*** EXCERPT TO READ Section Begins ***

By Daniel Greenfield – BarbWire guest contributor
While Western newspapers were debating whether or not to reprint the Mohammed cartoons, in Nigeria as many as 2,000 people were massacred by the Islamic State in Nigeria, also known as Boko Haram, in what is being called the deadliest attack by the Muslim group to date.
Survivors described the Islamic State setting up efficient killing teams and massacring everyone while shouting “Allahu Akbar.” “For five kilometers (three miles), I kept stepping on dead bodies until I reached Malam Karanti village, which was also deserted and burnt,” one survivor said.
There’s a word for that. It’s genocide.
The Islamic State in Nigeria had reportedly managed to kill 2,000 people last year. This year they did it in one week. But we don’t pay much attention to what happens in Nigeria unless there’s a hashtag. No one has yet thought up a clever hashtag for the murder of 2,000 people. #Bringbackourdead doesn’t really work.

*** EXCERPT TO READ Section Ends ***

» **TASKS TO PERFORM**
1. List every name or label the article on the Nigeria massacre uses for the group that carried out the killings.
2. In the article on the Nigeria massacre, what village did the survivor reach after walking over dead bodies?
3. From the article on the Nigeria massacre, set down the stretch from "Survivors described the" through "that. It’s genocide." word for word.

*** GIVEN ENTRIES Section Begins ***

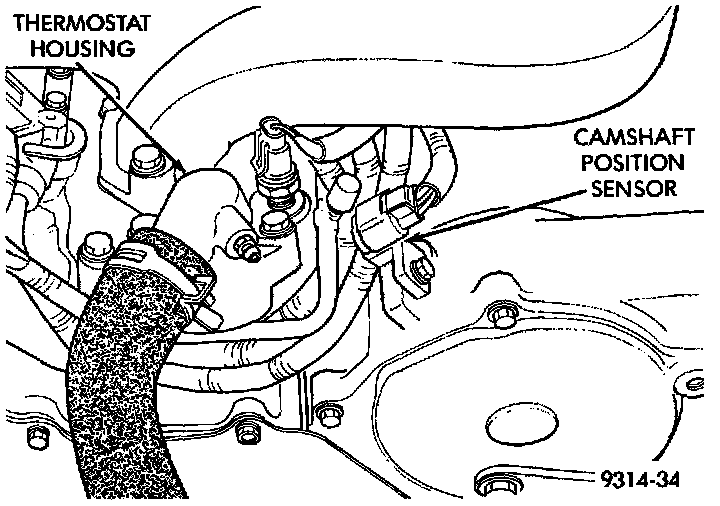 THERMOSTAT HOUSING

CAMSHAFT POSITION SENSOR

9314-34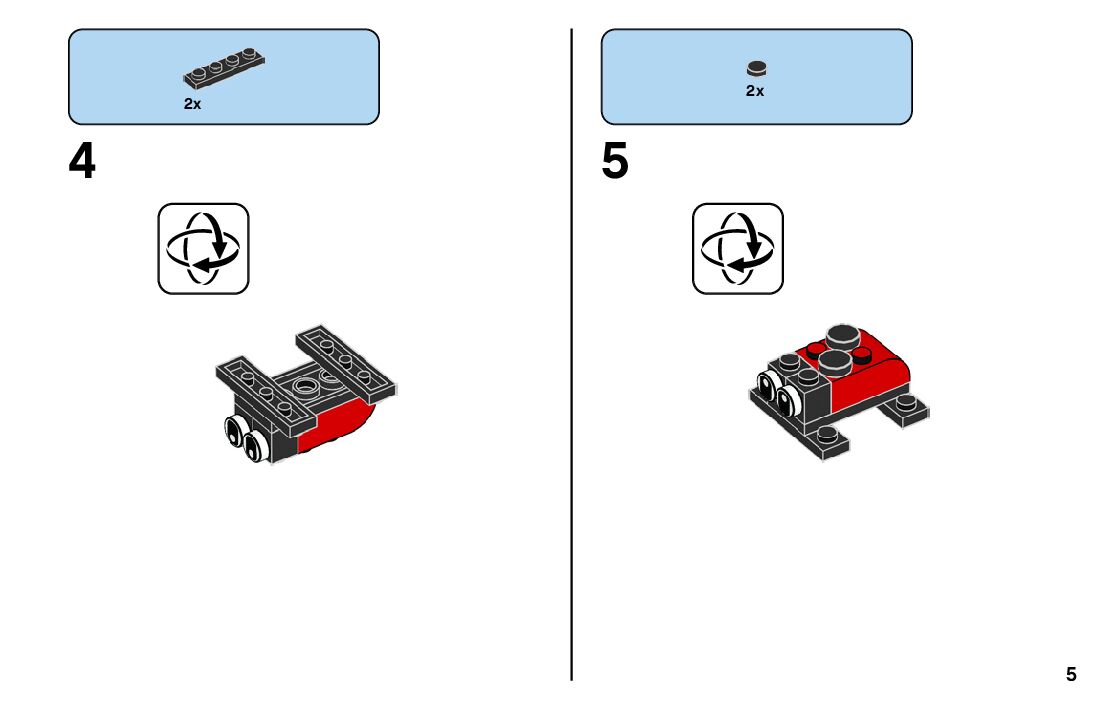 2x

4

2x

5

5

*** GIVEN ENTRIES Section Ends ***

» **ANSWERS BY ITEM NUMBER**
1.
Islamic State in Nigeria
Boko Haram
the Muslim group
the Islamic State

2. Malam Karanti village

3.
Survivors described the Islamic State setting up efficient killing teams and massacring everyone while shouting “Allahu Akbar.” “For five kilometers (three miles), I kept stepping on dead bodies until I reached Malam Karanti village, which was also deserted and burnt,” one survivor said.
There’s a word for that. It’s genocide.